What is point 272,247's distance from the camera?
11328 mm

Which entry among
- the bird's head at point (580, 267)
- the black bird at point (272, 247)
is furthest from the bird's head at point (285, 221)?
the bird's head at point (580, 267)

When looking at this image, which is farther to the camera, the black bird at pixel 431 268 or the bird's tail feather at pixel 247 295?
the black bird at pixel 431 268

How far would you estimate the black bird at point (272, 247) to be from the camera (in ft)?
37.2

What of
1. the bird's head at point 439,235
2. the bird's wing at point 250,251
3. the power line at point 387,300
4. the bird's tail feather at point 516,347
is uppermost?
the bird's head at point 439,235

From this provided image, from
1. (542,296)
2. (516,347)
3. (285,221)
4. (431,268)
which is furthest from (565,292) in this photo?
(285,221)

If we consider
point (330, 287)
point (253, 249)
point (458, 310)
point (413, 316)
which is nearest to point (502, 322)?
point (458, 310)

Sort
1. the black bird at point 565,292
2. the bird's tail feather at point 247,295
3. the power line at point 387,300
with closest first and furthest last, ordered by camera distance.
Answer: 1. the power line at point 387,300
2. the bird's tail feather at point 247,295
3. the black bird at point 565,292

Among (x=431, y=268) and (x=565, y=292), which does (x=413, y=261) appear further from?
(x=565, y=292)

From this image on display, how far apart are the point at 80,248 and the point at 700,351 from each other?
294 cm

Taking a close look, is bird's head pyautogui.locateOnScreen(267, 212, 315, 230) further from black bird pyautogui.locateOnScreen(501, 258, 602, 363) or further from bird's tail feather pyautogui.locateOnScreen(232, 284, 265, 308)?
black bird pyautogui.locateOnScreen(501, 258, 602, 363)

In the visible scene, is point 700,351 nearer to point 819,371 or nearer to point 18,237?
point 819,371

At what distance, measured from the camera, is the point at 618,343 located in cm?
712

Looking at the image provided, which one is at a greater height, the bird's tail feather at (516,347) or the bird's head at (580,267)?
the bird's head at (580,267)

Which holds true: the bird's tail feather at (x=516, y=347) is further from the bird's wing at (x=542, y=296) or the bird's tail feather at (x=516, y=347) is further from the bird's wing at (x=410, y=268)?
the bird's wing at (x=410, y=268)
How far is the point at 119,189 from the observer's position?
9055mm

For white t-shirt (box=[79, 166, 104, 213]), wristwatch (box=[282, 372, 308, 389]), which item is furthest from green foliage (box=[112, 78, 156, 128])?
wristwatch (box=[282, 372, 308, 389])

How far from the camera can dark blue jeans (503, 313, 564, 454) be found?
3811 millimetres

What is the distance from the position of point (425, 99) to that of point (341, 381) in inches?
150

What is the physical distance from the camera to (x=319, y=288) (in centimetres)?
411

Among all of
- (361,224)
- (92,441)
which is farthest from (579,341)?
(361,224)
# # # #
Problem >> Reproduce all of the entries above word for word, from the first to the last, changing nothing.

Result of this task >>
What is point 272,247's distance from the camera?
11328 mm

Which entry among
- the bird's head at point (580, 267)
- the black bird at point (272, 247)
is furthest from the bird's head at point (285, 221)?
the bird's head at point (580, 267)

When looking at this image, which is farther to the camera, the black bird at pixel 431 268 or the bird's tail feather at pixel 247 295?
the black bird at pixel 431 268

How far would you estimate the black bird at point (272, 247) to be from the camera (in ft)?
37.2

What of
1. the bird's head at point 439,235
2. the bird's wing at point 250,251
3. the power line at point 387,300
4. the bird's tail feather at point 516,347
is uppermost?
the bird's head at point 439,235

From this provided image, from
1. (542,296)
2. (516,347)
3. (285,221)
4. (431,268)
which is furthest from (565,292) in this photo?
(285,221)

If we consider
point (330, 287)
point (253, 249)
point (458, 310)
point (413, 316)
which is nearest to point (502, 322)?
point (458, 310)

Sort
1. the black bird at point 565,292
2. the bird's tail feather at point 247,295
3. the power line at point 387,300
with closest first and furthest last, ordered by camera distance.
Answer: 1. the power line at point 387,300
2. the bird's tail feather at point 247,295
3. the black bird at point 565,292

Among (x=431, y=268) and (x=565, y=292), which does (x=413, y=261) appear further from?
(x=565, y=292)

From this image on display, how far apart are the point at 80,248 and the point at 700,351 from each other?
294 cm

Taking a close look, is bird's head pyautogui.locateOnScreen(267, 212, 315, 230) further from black bird pyautogui.locateOnScreen(501, 258, 602, 363) or further from bird's tail feather pyautogui.locateOnScreen(232, 284, 265, 308)?
black bird pyautogui.locateOnScreen(501, 258, 602, 363)

In the visible scene, is point 700,351 nearer to point 819,371 or nearer to point 18,237?
point 819,371

At what distance, measured from the camera, is the point at 618,343 located in cm?
712

Looking at the image provided, which one is at a greater height, the bird's tail feather at (516,347) or the bird's head at (580,267)?
the bird's head at (580,267)

Which holds true: the bird's tail feather at (x=516, y=347) is further from the bird's wing at (x=542, y=296) or the bird's tail feather at (x=516, y=347) is further from the bird's wing at (x=410, y=268)?
the bird's wing at (x=410, y=268)
How far is the point at 119,189 from the observer's position?
9055mm

For white t-shirt (box=[79, 166, 104, 213]), wristwatch (box=[282, 372, 308, 389]), which item is furthest from green foliage (box=[112, 78, 156, 128])?
wristwatch (box=[282, 372, 308, 389])

How far from the camera can dark blue jeans (503, 313, 564, 454) be found?
3811 millimetres

What is the distance from the position of point (425, 99) to that of point (341, 381) in inches?
150

What is the physical distance from the camera to (x=319, y=288) (in centimetres)?
411

Among all of
- (361,224)
- (92,441)
which is farthest from (579,341)?
(361,224)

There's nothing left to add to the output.